José Vázquez, nacido en Miraz (Friol), empezó a trabajar en la Panadería La Esquina hace medio siglo, al volver del servicio militar. Conocía el oficio, aprendido en un establecimiento de Parga con cuyo dueño alcanzó una relación tan afectiva como profesional: «Era unha persoa de toda a miña confianza, e eu da súa», dice. El consejo de que aceptase una oferta de trabajo de La Esquina no solo no cayó en saco roto sino que fue el primer paso que lo conduciría a ser dueño del negocio, situado en pleno centro urbano de Guitiriz.

Tres años después compró el negocio. La dueña, agradecida por el comportamiento del empleado, rechazó ofertas que suponían más dinero, y José Vázquez inició así una etapa en la que el esfuerzo no se podía evitar: recuerda que «había que amasar á man e facelo todo á man», con lo que las jornadas laborales llegaban a veces a 16 horas al día.

La torta es hoy el producto estrella de la casa, aunque hace décadas se elaboraba solo en verano. La producción fue aumentando poco a poco y cautivando a más y más paladares en tiempos en los que todo el tráfico pasaba por el centro urbano y una autovía equivalía a utopía.

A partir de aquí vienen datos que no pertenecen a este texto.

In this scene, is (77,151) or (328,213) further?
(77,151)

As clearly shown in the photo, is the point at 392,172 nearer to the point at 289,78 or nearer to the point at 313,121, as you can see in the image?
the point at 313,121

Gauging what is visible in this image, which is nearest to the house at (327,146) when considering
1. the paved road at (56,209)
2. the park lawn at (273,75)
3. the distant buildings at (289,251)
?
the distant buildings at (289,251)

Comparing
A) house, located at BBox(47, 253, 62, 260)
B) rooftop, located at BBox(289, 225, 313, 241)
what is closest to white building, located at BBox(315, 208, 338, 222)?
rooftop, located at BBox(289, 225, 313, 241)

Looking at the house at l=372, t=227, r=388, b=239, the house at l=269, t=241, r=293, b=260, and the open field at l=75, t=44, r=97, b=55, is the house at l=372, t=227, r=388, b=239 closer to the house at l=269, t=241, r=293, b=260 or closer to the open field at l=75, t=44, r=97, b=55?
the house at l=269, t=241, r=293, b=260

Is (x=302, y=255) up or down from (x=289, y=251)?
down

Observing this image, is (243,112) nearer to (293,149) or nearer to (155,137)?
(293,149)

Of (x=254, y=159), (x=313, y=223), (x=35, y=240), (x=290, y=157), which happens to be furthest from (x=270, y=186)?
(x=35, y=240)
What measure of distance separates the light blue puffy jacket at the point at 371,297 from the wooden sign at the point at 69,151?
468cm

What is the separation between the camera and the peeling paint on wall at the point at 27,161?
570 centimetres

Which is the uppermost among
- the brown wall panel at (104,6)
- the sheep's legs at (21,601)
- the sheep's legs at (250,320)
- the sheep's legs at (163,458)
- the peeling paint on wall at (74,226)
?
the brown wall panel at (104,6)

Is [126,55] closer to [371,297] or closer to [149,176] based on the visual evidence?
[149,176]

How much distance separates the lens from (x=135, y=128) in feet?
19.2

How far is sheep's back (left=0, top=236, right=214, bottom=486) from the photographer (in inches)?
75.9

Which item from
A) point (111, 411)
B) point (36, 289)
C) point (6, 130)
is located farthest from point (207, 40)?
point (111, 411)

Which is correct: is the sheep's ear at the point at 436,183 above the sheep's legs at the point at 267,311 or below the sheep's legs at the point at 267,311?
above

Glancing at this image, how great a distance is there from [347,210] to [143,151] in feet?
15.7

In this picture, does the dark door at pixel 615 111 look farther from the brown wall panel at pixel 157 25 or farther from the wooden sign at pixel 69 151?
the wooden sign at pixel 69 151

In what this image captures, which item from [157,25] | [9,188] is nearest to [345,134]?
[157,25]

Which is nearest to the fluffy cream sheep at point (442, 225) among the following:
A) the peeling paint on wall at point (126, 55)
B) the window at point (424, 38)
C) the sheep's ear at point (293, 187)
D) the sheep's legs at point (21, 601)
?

La clave, dice, está en reunir buen producto -azúcar, manteca y huevos son ingredientes básicos- y «preocuparse por facelo ben».

Juan José, su único hijo varón, parece llevar el oficio casi en los genes. Lo aprendió y lo cultivó en la infancia, y volvió a aquellos tiempos al encargarse del negocio tras haber estudiado Informática en la Universidade da Coruña. Confiesa que es reconfortante ver cómo la gente prueba la torta y se queda encantada con el sabor, y reconoce que le daba pena asumir que el negocio desapareciese.

La producción es mayor que en los tiempos en los que su padre empezaba a ser dueño de la panadería, pero el nivel de exigencia se mantiene: lo importante es seleccionar bien la materia prima.

Tras esa selección llega más bien una elección: ¿hay que tomar la torta al desayuno, de postre, como merienda...? Juan José Vázquez dice que todas las posibilidades valen; pero agrega que un emparedado de torta de maíz con un queso más bien suave dentro supone una opción muy aconsejable y una sorpresa que muchos descubren con agrado.